Hukum zikir dalam hati boleh dan tidak ada beda pendapat para ulama atas kebolehannya. Yang para ulama berbeda adalah mana yang lebih utama antara di hati saja atau di lisan saja?
Dalilnya adalah:
عَنْ أَبِي هُرَيْرَةَ رَضِيَ اللَّهُ عَنْهُ قَالَ قَالَ النَّبِيُّ صَلَّى اللَّهُ عَلَيْهِ وَسَلَّمَ يَقُولُ اللَّهُ تَعَالَى أَنَا عِنْدَ ظَنِّ عَبْدِي بِي وَأَنَا مَعَهُ إِذَا ذَكَرَنِي فَإِنْ ذَكَرَنِي فِي نَفْسِهِ ذَكَرْتُهُ فِي نَفْسِي وَإِنْ ذَكَرَنِي فِي مَلَإٍ ذَكَرْتُهُ فِي مَلَإٍ خَيْرٍ مِنْهُمْ وَإِنْ تَقَرَّبَ إِلَيَّ بِشِبْرٍ تَقَرَّبْتُ إِلَيْهِ ذِرَاعًا وَإِنْ تَقَرَّبَ إِلَيَّ ذِرَاعًا تَقَرَّبْتُ إِلَيْهِ بَاعًا وَإِنْ أَتَانِي يَمْشِي أَتَيْتُهُ هَرْوَلَةً
Dari Abu Hurairah radhiallahu’anhu berkata, “Nabi Shallallahu alaihi wa sallam bersabda,
“Aku berada dalam prasangka hamba-Ku, dan Aku selalu bersamanya jika ia mengingat-Ku, jika ia mengingat-Ku dalam dirinya, maka Aku mengingatnya dalam diri-Ku, dan jika ia mengingat-Ku dalam perkumpulan,
maka Aku mengingatnya dalam perkumpulan yang lebih baik daripada mereka, jika ia mendekatkan diri kepada-Ku sejengkal, maka Aku mendekatkan diri kepadanya sehasta,
dan jika ia mendekatkan diri kepada-Ku sehasta, Aku mendekatkan diri kepadanya sedepa, jika ia mendatangi-Ku dalam keadaan berjalan, maka Aku mendatanginya dalam keadaan berlari.” (HR. Bukhari no. 7405)

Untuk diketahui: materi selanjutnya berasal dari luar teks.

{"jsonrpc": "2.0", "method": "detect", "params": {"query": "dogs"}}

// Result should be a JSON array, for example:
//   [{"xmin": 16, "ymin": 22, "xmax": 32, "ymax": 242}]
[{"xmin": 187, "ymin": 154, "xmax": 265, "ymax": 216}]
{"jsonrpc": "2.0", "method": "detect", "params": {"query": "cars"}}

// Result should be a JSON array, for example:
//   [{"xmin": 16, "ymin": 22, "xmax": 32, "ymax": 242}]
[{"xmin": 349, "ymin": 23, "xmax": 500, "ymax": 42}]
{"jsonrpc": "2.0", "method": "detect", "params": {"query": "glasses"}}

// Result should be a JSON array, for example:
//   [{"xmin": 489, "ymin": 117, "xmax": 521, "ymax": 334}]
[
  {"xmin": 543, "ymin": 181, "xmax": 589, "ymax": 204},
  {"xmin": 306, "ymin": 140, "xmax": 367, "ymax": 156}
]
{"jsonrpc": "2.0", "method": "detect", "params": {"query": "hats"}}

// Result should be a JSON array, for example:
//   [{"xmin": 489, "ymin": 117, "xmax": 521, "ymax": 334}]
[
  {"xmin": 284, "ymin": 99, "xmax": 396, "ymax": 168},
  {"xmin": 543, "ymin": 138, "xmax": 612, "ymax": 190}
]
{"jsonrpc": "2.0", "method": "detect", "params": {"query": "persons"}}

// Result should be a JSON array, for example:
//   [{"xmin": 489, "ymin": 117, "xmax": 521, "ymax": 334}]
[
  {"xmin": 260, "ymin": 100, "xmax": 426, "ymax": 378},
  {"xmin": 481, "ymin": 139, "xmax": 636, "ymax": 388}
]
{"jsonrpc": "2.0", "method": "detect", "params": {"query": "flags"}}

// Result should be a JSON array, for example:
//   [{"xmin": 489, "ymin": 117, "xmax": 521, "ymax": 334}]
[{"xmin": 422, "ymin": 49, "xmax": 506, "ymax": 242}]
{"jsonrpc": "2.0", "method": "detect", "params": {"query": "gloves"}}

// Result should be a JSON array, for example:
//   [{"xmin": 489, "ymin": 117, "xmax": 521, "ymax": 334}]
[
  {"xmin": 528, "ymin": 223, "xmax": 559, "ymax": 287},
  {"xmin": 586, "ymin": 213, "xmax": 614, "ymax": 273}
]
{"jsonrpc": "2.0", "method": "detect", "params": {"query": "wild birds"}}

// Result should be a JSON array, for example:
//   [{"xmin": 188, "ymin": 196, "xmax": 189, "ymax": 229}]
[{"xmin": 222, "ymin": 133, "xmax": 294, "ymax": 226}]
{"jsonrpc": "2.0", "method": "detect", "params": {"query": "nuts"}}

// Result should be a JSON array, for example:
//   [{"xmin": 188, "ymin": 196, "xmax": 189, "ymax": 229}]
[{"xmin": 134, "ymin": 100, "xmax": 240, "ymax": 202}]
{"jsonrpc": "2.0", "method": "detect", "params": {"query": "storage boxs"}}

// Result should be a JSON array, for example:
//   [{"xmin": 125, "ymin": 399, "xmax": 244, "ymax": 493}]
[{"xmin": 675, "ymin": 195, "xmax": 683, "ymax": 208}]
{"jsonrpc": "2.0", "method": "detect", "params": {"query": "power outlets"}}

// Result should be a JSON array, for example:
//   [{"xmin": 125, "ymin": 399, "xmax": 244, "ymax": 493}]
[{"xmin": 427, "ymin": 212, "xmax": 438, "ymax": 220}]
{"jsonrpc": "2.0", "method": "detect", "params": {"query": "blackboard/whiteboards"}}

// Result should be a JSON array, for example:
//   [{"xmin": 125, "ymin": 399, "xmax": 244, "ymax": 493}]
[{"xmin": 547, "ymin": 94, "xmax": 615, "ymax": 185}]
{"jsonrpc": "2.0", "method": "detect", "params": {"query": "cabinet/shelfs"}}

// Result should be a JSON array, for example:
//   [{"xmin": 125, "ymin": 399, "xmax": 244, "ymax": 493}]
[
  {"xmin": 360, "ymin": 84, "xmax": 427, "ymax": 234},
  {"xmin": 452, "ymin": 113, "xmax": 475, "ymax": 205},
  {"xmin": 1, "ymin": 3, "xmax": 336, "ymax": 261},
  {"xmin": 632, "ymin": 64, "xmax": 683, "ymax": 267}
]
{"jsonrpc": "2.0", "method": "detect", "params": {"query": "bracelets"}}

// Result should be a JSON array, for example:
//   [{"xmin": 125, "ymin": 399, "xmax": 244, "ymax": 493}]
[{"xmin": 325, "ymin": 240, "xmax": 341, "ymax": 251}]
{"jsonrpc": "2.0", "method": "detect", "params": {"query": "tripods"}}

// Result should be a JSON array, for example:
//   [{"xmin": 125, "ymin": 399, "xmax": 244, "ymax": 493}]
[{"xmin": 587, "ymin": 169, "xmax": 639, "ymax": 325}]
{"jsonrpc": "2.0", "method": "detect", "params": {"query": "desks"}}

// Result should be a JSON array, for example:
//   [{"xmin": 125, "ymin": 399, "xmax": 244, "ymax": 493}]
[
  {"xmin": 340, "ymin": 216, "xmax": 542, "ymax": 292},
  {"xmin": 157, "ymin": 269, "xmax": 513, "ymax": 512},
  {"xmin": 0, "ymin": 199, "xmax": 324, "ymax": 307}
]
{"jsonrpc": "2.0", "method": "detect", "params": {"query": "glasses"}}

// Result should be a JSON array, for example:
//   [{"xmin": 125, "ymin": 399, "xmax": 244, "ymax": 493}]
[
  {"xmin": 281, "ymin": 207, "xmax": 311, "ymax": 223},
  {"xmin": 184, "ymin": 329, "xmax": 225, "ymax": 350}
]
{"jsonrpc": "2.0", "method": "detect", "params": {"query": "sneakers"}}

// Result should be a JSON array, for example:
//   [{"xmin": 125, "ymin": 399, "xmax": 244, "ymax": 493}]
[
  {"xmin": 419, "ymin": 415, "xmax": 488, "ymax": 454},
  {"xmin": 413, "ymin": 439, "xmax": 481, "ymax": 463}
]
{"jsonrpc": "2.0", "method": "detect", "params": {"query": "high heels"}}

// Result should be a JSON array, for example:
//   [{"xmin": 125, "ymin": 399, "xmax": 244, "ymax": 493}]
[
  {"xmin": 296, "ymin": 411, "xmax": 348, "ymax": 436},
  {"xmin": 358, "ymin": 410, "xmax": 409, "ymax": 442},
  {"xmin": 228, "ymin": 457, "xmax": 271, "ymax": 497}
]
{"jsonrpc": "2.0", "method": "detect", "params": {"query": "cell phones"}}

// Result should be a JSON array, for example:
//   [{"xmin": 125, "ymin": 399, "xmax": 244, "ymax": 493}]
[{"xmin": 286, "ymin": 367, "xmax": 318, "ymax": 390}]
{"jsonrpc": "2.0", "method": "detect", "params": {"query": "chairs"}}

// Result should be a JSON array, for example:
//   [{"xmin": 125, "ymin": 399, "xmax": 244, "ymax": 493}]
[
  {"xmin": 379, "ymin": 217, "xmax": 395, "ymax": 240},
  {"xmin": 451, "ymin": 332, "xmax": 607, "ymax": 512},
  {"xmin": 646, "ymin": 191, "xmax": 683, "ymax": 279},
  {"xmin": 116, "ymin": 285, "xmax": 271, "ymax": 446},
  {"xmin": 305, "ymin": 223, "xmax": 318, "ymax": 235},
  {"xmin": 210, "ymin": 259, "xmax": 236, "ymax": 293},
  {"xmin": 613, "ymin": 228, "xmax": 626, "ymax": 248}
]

Baca Juga: Mendamaikan Hati, Pikiran dan Perasaan
Hukum Berzikir dalam Hati
Imam an Nawawi Rahimahullah mengatakan:
الذكر يكون بالقلب، ويكون باللسان، والأفضلُ منه ما كانَ بالقلب واللسان جميعاً، فإن اقتصرَ على أحدهما، فالقلبُ أفضل. ثم لا ينبغي أن يُتركَ الذكرُ باللسان مع القلب خوفاً من أن يُظنَّ به الرياءُ، بل يذكرُ بهما جميعاً، ويقصدُ به وجهُ الله تعالى، وقد قدمنا عن الفضيل بن عِياض -رحمه الله- أن ترك العمل لأجل الناس رياءٌ
Zikir itu dilakukan bisa dengan hati, bisa dengan lisan, dan yang paling afdhal adalah dengan hati dan lisan bersamaan, seandainya diambil yang minimal salah satunya saja maka dzikir di hati lebih utama.
Lalu, janganlah meninggalkan dzikir hati dan lisan gara-gara takut prasangka orang lain dirinya riya’, tetapi berdzikirlah dengan keduanya dengan maksud mengharap wajah Allah Ta’ala.
Kami telah menyampaikan riwayat dari Al Fudhail bin ‘Iyadh Rahimahullah bahwa meninggalkan amal karena manusia adalah riya’. (Al Adzkar, Hlm. 7)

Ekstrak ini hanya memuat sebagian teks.